The chief source of boric acid for commercial purposes is the Maremma of Tuscany, an extensive and desolate tract of country over which jets of vapour and heated gases (soffioni) and springs of boiling water spurt out from chasms and fissures. In some places the fissures open directly into the air, but in other parts of the district they are covered by small muddy lakes (lagoni). The soffioni contain a small quantity of boric acid (usually less than 0.1%), together with a certain amount of ammoniacal vapours. In order to obtain the acid, a series of basins is constructed over the vents, and so arranged as to permit of the passage of water through them by gravitation. Water is led into the highest basin and by the action of the heated gases is soon brought into a state of ebullition; after remaining in this basin for about a day, it is run off into the second one and is treated there in a similar manner. The operation is carried on through the entire series, until the liquor in the last basin contains about 2% of boric acid. It is then run into settling tanks, from which it next passes into the evaporating pans, which are shallow lead-lined pans heated by the gases of the soffioni. These pans are worked on a continuous system, the liquor in the first being concentrated and run off into a second, and so on, until it is sufficiently concentrated to crystallize.
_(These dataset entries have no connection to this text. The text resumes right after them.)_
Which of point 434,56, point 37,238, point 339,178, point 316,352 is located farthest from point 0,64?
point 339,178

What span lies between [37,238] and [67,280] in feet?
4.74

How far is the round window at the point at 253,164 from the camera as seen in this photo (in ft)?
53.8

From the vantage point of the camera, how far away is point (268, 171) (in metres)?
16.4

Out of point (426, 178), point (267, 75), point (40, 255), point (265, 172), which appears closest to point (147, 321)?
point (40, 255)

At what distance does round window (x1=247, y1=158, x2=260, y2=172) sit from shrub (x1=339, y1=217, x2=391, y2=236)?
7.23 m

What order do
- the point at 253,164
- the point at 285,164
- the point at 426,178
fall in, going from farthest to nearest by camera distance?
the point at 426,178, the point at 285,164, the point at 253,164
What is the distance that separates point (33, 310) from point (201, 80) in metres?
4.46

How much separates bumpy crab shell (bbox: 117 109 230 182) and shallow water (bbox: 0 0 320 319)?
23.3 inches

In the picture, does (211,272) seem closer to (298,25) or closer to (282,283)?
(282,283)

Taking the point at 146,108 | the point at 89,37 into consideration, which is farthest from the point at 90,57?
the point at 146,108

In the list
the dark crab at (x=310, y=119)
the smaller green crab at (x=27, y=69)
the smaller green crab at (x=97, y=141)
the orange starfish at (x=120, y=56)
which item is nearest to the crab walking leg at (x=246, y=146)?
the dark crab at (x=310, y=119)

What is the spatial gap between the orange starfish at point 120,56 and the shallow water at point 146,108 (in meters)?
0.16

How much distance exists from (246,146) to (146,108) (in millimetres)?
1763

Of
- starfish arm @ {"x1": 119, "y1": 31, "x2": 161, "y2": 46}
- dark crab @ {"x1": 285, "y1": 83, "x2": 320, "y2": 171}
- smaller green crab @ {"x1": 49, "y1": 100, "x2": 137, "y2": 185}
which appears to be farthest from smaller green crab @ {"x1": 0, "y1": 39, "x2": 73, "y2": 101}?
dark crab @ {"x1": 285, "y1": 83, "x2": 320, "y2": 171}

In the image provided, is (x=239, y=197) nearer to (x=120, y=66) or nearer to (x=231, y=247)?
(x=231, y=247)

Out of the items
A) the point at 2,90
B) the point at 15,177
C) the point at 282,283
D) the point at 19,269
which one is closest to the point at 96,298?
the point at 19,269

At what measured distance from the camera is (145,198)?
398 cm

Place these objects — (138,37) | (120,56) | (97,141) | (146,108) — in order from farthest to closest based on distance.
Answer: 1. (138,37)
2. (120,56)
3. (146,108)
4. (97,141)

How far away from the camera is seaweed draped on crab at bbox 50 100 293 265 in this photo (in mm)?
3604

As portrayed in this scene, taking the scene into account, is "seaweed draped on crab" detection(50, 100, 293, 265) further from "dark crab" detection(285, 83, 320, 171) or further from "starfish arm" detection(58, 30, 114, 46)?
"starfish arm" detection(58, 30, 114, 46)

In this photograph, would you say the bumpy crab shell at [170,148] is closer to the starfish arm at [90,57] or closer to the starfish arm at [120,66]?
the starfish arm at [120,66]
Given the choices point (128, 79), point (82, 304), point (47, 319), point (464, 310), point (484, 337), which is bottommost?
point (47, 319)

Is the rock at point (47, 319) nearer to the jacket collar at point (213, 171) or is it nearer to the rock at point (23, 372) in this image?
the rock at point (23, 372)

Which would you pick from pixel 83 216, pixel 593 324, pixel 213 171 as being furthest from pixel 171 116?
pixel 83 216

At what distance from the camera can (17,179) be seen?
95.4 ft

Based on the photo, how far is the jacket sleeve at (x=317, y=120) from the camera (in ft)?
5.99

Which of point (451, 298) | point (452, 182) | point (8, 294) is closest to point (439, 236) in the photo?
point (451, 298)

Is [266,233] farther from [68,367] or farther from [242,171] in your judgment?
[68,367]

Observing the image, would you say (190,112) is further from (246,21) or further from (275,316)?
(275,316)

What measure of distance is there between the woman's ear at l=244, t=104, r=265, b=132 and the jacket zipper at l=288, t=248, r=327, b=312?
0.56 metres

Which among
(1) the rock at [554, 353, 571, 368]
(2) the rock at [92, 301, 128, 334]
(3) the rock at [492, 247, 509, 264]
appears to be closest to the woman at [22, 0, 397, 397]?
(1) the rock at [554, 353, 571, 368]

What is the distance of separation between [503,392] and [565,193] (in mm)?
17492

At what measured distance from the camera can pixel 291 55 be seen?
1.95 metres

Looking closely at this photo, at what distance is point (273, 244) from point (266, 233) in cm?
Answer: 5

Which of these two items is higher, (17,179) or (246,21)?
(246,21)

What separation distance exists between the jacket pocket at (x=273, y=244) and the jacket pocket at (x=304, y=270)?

The crystals are purified by recrystallization from water. Artificial soffioni are sometimes prepared by boring through the rock until the fissures are reached, and the water so obtained is occasionally sufficiently impregnated with boric acid to be evaporated directly. Boric acid is also obtained from boronatrocalcite by treatment with sulphuric acid, followed by the evaporation of the solution so obtained. The residue is then heated in a current of superheated steam, in which the boric acid volatilizes and distils over. It may also be obtained by the decomposition of boracite with hot hydrochloric acid. In small quantities, it may be prepared by the addition of concentrated sulphuric acid to a cold saturated solution of borax.
Na2B4O7+ H2SO4+ 5H2O = Na2SO4+ 4H3BO3.